■ **TASK ITEM**
Leave out the pictures and transcribe the rest of the records exactly.
+ + + + +
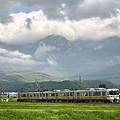 Photos: 飯島の夏、飯田線の夏。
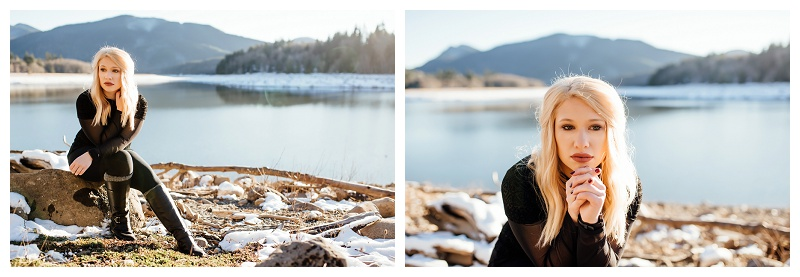 lake_tapps_washington_tacoma_high_school_senior_photographer_0116.jpg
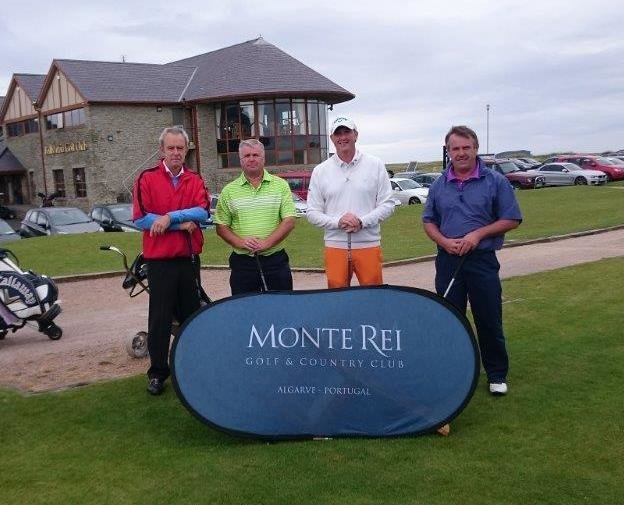 David Ryan (Cahir Park GC) and amateurs partners Francis McCarthy, Noel Finn and James McCarthy who won a trip to Monte Rei Resort at the Ballyliffin Pro-Am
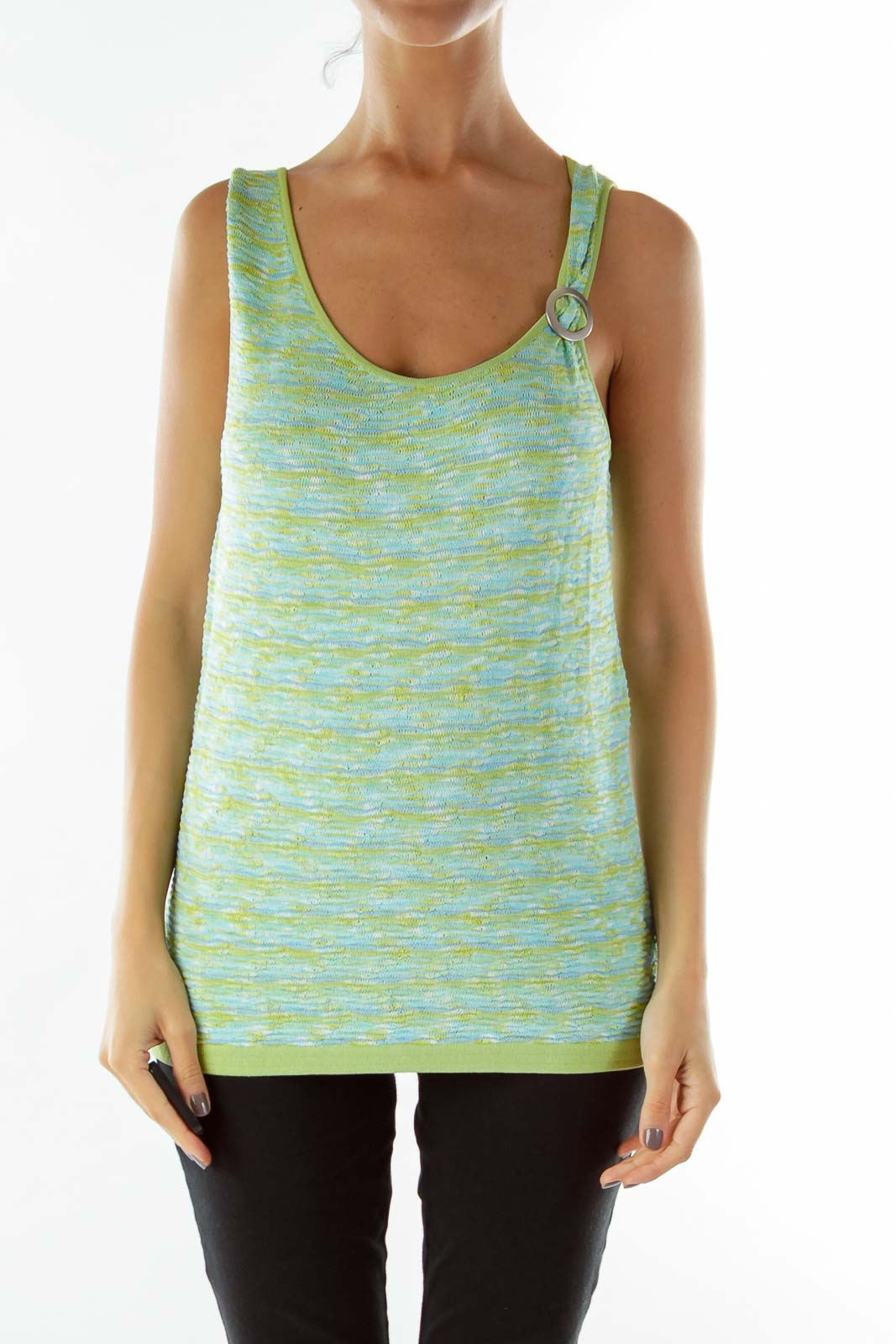 Green Blue Knit Top Front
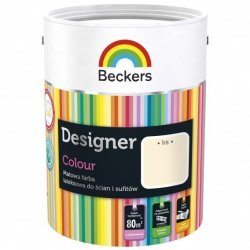Beckers 2,5L IRIS Designer Colour farba lateksowa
+ + + + +
■ **REPLY TO THE EXERCISE**
 Photos: 飯島の夏、飯田線の夏。
 lake_tapps_washington_tacoma_high_school_senior_photographer_0116.jpg
 David Ryan (Cahir Park GC) and amateurs partners Francis McCarthy, Noel Finn and James McCarthy who won a trip to Monte Rei Resort at the Ballyliffin Pro-Am
 Green Blue Knit Top Front
Beckers 2,5L IRIS Designer Colour farba lateksowa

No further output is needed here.